**EXERCISE PROMPT**
Word for word, retype every line of the data.

::: MATERIAL TO PROCESS

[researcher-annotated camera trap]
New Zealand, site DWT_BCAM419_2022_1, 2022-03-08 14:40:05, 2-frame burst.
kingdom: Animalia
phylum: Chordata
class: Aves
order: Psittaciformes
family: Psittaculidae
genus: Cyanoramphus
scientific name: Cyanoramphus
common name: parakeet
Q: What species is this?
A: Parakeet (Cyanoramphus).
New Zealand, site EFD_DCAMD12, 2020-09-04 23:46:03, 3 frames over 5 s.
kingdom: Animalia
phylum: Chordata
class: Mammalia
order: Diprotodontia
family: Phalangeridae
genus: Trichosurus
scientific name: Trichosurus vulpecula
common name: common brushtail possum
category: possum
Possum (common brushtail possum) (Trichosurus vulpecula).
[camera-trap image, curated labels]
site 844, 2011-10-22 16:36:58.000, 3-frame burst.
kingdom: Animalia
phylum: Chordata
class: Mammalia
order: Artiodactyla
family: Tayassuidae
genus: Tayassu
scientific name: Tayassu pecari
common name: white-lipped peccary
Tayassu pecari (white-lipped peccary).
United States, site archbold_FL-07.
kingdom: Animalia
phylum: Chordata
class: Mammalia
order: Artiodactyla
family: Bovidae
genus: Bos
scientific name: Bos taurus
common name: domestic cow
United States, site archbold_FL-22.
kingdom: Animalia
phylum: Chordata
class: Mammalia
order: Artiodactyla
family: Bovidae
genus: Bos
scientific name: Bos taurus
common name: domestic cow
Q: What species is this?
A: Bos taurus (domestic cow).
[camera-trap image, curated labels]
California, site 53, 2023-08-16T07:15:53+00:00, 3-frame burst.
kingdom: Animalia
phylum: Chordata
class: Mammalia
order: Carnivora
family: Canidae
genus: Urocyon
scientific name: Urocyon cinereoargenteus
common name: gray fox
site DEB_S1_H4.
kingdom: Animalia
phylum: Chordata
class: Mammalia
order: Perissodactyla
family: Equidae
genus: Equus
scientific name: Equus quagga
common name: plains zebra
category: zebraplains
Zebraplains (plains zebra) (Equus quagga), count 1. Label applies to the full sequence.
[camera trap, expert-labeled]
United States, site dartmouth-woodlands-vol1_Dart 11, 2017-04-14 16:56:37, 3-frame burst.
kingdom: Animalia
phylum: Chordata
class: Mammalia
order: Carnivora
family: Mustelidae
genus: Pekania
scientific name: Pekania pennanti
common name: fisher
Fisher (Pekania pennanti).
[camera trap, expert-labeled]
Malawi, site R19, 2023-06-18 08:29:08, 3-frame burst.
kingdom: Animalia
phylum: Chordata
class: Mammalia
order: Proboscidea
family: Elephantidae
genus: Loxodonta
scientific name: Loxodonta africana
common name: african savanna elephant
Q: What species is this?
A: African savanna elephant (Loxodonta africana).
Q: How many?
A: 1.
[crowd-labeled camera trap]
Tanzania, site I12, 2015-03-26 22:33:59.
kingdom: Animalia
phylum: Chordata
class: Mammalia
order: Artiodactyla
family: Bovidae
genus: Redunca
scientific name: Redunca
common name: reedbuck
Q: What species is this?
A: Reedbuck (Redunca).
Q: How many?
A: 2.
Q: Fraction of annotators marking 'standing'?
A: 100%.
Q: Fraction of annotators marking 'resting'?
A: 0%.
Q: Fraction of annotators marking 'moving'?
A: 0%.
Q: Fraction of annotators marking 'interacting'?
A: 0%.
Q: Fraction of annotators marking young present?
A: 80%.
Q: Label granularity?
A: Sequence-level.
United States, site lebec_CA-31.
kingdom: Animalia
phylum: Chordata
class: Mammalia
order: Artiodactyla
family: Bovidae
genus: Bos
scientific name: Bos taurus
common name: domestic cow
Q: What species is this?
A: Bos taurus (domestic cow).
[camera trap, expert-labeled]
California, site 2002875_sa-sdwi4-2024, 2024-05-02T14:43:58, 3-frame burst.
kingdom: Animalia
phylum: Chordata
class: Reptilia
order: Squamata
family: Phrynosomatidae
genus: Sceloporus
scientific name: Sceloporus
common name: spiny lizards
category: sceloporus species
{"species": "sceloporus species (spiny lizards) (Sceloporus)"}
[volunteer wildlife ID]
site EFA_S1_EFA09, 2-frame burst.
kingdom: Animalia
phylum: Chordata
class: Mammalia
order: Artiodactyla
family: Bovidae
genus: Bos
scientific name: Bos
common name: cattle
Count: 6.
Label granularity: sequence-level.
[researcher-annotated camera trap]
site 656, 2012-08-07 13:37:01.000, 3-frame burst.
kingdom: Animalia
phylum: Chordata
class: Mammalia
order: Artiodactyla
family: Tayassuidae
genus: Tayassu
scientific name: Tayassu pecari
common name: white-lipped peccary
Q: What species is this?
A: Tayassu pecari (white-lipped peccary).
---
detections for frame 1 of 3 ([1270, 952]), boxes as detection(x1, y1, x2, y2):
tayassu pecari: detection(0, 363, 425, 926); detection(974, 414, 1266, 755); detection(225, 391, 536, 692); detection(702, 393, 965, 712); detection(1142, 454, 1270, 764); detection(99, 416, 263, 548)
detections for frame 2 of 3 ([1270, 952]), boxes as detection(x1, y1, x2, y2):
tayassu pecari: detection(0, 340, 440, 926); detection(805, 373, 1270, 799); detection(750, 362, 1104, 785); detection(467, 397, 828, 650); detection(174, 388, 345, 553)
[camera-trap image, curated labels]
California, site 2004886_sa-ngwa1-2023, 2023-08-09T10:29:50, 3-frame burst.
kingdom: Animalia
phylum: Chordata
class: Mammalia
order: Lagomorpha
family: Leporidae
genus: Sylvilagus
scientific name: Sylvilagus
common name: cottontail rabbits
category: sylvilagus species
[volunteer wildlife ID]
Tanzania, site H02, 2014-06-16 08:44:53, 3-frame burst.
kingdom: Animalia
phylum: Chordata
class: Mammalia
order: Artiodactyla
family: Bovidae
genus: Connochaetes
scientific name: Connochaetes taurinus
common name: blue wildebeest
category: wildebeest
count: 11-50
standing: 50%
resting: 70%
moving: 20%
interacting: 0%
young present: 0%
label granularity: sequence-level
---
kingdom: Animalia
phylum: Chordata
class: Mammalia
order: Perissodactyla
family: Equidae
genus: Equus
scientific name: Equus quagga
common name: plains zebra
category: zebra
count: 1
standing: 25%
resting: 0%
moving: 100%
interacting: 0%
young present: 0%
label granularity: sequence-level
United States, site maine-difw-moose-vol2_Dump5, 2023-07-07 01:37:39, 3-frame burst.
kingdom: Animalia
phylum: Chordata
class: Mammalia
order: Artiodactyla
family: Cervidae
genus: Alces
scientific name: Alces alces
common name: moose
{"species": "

::::::

**RESULT**
[researcher-annotated camera trap]
New Zealand, site DWT_BCAM419_2022_1, 2022-03-08 14:40:05, 2-frame burst.
kingdom: Animalia
phylum: Chordata
class: Aves
order: Psittaciformes
family: Psittaculidae
genus: Cyanoramphus
scientific name: Cyanoramphus
common name: parakeet
Q: What species is this?
A: Parakeet (Cyanoramphus).
New Zealand, site EFD_DCAMD12, 2020-09-04 23:46:03, 3 frames over 5 s.
kingdom: Animalia
phylum: Chordata
class: Mammalia
order: Diprotodontia
family: Phalangeridae
genus: Trichosurus
scientific name: Trichosurus vulpecula
common name: common brushtail possum
category: possum
Possum (common brushtail possum) (Trichosurus vulpecula).
[camera-trap image, curated labels]
site 844, 2011-10-22 16:36:58.000, 3-frame burst.
kingdom: Animalia
phylum: Chordata
class: Mammalia
order: Artiodactyla
family: Tayassuidae
genus: Tayassu
scientific name: Tayassu pecari
common name: white-lipped peccary
Tayassu pecari (white-lipped peccary).
United States, site archbold_FL-07.
kingdom: Animalia
phylum: Chordata
class: Mammalia
order: Artiodactyla
family: Bovidae
genus: Bos
scientific name: Bos taurus
common name: domestic cow
United States, site archbold_FL-22.
kingdom: Animalia
phylum: Chordata
class: Mammalia
order: Artiodactyla
family: Bovidae
genus: Bos
scientific name: Bos taurus
common name: domestic cow
Q: What species is this?
A: Bos taurus (domestic cow).
[camera-trap image, curated labels]
California, site 53, 2023-08-16T07:15:53+00:00, 3-frame burst.
kingdom: Animalia
phylum: Chordata
class: Mammalia
order: Carnivora
family: Canidae
genus: Urocyon
scientific name: Urocyon cinereoargenteus
common name: gray fox
site DEB_S1_H4.
kingdom: Animalia
phylum: Chordata
class: Mammalia
order: Perissodactyla
family: Equidae
genus: Equus
scientific name: Equus quagga
common name: plains zebra
category: zebraplains
Zebraplains (plains zebra) (Equus quagga), count 1. Label applies to the full sequence.
[camera trap, expert-labeled]
United States, site dartmouth-woodlands-vol1_Dart 11, 2017-04-14 16:56:37, 3-frame burst.
kingdom: Animalia
phylum: Chordata
class: Mammalia
order: Carnivora
family: Mustelidae
genus: Pekania
scientific name: Pekania pennanti
common name: fisher
Fisher (Pekania pennanti).
[camera trap, expert-labeled]
Malawi, site R19, 2023-06-18 08:29:08, 3-frame burst.
kingdom: Animalia
phylum: Chordata
class: Mammalia
order: Proboscidea
family: Elephantidae
genus: Loxodonta
scientific name: Loxodonta africana
common name: african savanna elephant
Q: What species is this?
A: African savanna elephant (Loxodonta africana).
Q: How many?
A: 1.
[crowd-labeled camera trap]
Tanzania, site I12, 2015-03-26 22:33:59.
kingdom: Animalia
phylum: Chordata
class: Mammalia
order: Artiodactyla
family: Bovidae
genus: Redunca
scientific name: Redunca
common name: reedbuck
Q: What species is this?
A: Reedbuck (Redunca).
Q: How many?
A: 2.
Q: Fraction of annotators marking 'standing'?
A: 100%.
Q: Fraction of annotators marking 'resting'?
A: 0%.
Q: Fraction of annotators marking 'moving'?
A: 0%.
Q: Fraction of annotators marking 'interacting'?
A: 0%.
Q: Fraction of annotators marking young present?
A: 80%.
Q: Label granularity?
A: Sequence-level.
United States, site lebec_CA-31.
kingdom: Animalia
phylum: Chordata
class: Mammalia
order: Artiodactyla
family: Bovidae
genus: Bos
scientific name: Bos taurus
common name: domestic cow
Q: What species is this?
A: Bos taurus (domestic cow).
[camera trap, expert-labeled]
California, site 2002875_sa-sdwi4-2024, 2024-05-02T14:43:58, 3-frame burst.
kingdom: Animalia
phylum: Chordata
class: Reptilia
order: Squamata
family: Phrynosomatidae
genus: Sceloporus
scientific name: Sceloporus
common name: spiny lizards
category: sceloporus species
{"species": "sceloporus species (spiny lizards) (Sceloporus)"}
[volunteer wildlife ID]
site EFA_S1_EFA09, 2-frame burst.
kingdom: Animalia
phylum: Chordata
class: Mammalia
order: Artiodactyla
family: Bovidae
genus: Bos
scientific name: Bos
common name: cattle
Count: 6.
Label granularity: sequence-level.
[researcher-annotated camera trap]
site 656, 2012-08-07 13:37:01.000, 3-frame burst.
kingdom: Animalia
phylum: Chordata
class: Mammalia
order: Artiodactyla
family: Tayassuidae
genus: Tayassu
scientific name: Tayassu pecari
common name: white-lipped peccary
Q: What species is this?
A: Tayassu pecari (white-lipped peccary).
---
detections for frame 1 of 3 ([1270, 952]), boxes as detection(x1, y1, x2, y2):
tayassu pecari: detection(0, 363, 425, 926); detection(974, 414, 1266, 755); detection(225, 391, 536, 692); detection(702, 393, 965, 712); detection(1142, 454, 1270, 764); detection(99, 416, 263, 548)
detections for frame 2 of 3 ([1270, 952]), boxes as detection(x1, y1, x2, y2):
tayassu pecari: detection(0, 340, 440, 926); detection(805, 373, 1270, 799); detection(750, 362, 1104, 785); detection(467, 397, 828, 650); detection(174, 388, 345, 553)
[camera-trap image, curated labels]
California, site 2004886_sa-ngwa1-2023, 2023-08-09T10:29:50, 3-frame burst.
kingdom: Animalia
phylum: Chordata
class: Mammalia
order: Lagomorpha
family: Leporidae
genus: Sylvilagus
scientific name: Sylvilagus
common name: cottontail rabbits
category: sylvilagus species
[volunteer wildlife ID]
Tanzania, site H02, 2014-06-16 08:44:53, 3-frame burst.
kingdom: Animalia
phylum: Chordata
class: Mammalia
order: Artiodactyla
family: Bovidae
genus: Connochaetes
scientific name: Connochaetes taurinus
common name: blue wildebeest
category: wildebeest
count: 11-50
standing: 50%
resting: 70%
moving: 20%
interacting: 0%
young present: 0%
label granularity: sequence-level
---
kingdom: Animalia
phylum: Chordata
class: Mammalia
order: Perissodactyla
family: Equidae
genus: Equus
scientific name: Equus quagga
common name: plains zebra
category: zebra
count: 1
standing: 25%
resting: 0%
moving: 100%
interacting: 0%
young present: 0%
label granularity: sequence-level
United States, site maine-difw-moose-vol2_Dump5, 2023-07-07 01:37:39, 3-frame burst.
kingdom: Animalia
phylum: Chordata
class: Mammalia
order: Artiodactyla
family: Cervidae
genus: Alces
scientific name: Alces alces
common name: moose
{"species": "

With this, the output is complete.